Allstate further contends that State Farm’s notice of  disclaimer of liability based on late notice was untimely.  An insurer must give written notice of a disclaimer of liability “‘as soon as is reasonably possible after it first learns of the accident or of grounds for disclaimer of liability’” (Matter of Firemen’s Fund Ins. Co. v Hopkins, 88 NY2d 836, 837, rearg denied 88 NY2d 963, quoting Hartford Ins. Co. v County of Nassau, 46 NY2d 1028, 1029, rearg denied 47 NY2d 951; see, Insurance Law § 3420 [d]).  We conclude that there is an issue of fact whether State Farm’s notice of disclaimer of liability, made approximately five weeks after it received notice of respondent’s SUM claim, was timely (see, Utica Fire Ins.

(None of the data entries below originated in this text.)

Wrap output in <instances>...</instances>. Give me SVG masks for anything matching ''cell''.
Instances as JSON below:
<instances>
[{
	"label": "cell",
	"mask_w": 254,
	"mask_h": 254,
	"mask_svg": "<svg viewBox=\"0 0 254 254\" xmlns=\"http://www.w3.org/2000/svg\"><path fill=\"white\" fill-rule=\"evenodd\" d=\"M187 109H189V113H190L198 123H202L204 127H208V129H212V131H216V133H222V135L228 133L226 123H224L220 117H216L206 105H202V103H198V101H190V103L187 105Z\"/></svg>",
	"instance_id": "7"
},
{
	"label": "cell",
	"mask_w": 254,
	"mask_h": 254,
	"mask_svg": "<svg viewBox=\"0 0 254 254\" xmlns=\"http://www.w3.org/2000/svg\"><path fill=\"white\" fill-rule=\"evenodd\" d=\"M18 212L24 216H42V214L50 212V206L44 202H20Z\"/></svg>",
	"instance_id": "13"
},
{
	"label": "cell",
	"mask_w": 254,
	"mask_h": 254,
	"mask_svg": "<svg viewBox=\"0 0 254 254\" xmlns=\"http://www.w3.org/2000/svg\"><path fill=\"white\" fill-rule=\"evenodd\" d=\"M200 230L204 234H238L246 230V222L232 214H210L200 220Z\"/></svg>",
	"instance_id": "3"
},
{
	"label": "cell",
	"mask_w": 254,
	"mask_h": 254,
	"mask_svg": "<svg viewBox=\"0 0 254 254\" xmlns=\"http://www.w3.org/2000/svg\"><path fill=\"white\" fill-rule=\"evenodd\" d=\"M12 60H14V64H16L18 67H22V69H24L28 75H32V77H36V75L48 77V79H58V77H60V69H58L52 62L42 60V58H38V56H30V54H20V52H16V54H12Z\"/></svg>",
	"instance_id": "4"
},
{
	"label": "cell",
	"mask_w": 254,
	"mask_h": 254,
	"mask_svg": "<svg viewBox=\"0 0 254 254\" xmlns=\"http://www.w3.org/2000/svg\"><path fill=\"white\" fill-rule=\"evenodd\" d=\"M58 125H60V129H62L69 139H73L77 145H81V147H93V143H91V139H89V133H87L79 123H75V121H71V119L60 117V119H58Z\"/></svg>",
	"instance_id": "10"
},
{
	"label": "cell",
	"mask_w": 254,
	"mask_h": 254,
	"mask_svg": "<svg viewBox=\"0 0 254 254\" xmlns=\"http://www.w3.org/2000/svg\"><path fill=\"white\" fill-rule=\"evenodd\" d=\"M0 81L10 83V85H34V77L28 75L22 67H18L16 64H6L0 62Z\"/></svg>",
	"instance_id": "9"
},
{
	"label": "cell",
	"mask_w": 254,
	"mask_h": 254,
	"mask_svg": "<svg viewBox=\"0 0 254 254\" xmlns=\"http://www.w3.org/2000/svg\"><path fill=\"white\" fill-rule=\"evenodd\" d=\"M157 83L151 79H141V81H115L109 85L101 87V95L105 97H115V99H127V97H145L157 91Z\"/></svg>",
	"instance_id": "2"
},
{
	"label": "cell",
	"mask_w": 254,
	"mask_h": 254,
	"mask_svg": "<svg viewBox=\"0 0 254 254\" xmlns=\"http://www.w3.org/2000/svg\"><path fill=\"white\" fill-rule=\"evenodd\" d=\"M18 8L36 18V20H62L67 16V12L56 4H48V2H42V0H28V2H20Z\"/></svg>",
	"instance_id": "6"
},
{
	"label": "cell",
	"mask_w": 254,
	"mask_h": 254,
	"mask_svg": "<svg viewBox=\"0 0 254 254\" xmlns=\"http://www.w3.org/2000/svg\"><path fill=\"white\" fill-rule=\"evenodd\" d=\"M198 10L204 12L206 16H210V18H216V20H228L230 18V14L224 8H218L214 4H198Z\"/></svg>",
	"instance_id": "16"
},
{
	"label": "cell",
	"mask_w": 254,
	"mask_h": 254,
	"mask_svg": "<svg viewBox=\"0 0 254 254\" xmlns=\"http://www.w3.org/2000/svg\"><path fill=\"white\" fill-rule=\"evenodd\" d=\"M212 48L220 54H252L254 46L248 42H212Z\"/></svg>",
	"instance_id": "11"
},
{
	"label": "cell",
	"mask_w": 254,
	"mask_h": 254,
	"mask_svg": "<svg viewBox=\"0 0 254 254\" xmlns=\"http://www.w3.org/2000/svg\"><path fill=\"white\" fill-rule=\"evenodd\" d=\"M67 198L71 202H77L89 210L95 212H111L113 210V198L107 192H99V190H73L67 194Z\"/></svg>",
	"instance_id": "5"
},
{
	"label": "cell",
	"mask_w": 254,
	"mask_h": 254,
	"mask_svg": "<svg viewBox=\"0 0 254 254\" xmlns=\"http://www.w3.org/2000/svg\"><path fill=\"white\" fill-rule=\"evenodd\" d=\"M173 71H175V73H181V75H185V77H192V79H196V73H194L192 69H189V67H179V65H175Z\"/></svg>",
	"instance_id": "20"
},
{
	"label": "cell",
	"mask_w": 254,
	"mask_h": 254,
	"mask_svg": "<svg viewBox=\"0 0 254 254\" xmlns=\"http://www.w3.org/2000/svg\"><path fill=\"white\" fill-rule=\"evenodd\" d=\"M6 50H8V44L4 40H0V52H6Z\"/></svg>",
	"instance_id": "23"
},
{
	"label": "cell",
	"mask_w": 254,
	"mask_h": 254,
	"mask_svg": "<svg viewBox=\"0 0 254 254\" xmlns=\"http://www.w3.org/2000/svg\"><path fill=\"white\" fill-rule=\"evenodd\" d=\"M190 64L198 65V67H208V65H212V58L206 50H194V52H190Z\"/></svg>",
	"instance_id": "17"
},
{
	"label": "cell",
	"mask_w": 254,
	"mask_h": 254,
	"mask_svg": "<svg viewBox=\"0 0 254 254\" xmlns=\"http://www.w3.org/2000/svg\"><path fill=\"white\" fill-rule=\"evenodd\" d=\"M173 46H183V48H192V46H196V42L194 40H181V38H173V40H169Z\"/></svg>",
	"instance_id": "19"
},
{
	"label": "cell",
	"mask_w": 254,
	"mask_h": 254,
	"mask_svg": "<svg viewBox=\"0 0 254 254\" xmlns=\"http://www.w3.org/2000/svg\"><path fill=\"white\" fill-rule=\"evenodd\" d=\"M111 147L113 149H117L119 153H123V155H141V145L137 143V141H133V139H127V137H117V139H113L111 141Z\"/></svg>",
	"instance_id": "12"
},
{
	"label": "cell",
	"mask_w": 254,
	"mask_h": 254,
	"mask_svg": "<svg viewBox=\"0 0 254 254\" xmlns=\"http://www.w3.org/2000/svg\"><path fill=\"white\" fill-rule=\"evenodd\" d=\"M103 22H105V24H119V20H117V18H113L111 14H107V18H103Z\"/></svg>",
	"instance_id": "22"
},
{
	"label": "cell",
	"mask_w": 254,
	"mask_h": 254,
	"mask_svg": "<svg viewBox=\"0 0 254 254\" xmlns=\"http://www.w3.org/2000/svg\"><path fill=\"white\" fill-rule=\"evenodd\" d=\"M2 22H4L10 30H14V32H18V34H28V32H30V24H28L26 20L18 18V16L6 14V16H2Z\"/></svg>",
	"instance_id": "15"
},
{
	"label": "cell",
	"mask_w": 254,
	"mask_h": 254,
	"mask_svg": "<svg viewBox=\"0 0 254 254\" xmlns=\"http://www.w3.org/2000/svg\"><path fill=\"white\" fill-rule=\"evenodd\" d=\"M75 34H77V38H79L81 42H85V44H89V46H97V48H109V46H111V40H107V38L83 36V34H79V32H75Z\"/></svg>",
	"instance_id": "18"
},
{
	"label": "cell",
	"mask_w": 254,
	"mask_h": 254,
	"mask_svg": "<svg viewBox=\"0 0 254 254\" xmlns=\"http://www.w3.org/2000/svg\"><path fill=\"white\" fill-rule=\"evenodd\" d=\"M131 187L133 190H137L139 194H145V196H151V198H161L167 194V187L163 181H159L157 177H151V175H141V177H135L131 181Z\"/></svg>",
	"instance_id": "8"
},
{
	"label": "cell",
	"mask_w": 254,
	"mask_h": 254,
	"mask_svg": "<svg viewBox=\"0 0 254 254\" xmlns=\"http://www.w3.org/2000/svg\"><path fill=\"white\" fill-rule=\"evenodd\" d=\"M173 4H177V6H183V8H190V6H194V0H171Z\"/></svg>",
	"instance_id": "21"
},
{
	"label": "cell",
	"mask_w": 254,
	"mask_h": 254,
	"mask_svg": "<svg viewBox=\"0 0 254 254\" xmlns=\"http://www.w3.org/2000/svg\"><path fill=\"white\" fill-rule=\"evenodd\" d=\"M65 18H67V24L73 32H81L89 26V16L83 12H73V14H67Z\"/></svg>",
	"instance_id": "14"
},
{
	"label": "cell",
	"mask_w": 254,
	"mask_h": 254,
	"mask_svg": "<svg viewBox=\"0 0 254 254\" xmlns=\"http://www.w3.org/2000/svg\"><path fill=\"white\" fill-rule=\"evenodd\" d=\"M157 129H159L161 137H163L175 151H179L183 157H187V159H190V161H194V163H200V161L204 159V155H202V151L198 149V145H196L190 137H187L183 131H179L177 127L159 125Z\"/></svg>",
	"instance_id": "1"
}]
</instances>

Co. v Spagnolo, 221 AD2d 921, 922).

 

We therefore reverse the order and judgment and remit the matter to Supreme Court for a hearing to determine whether the delay of respondent in providing State Farm with notice of his SUM claim was reasonable and, if not, whether State Farm’s notice of disclaimer of liability based on the late notice of claim was timely.  (Appeal from Order and Judgment of Supreme Court, Erie County, Whelan, J. ‑ Arbitration.)  PRESENT:  GREEN, J. P., HAYES, WISNER, KEHOE AND LAWTON, JJ.  (Filed June 8, 2001.)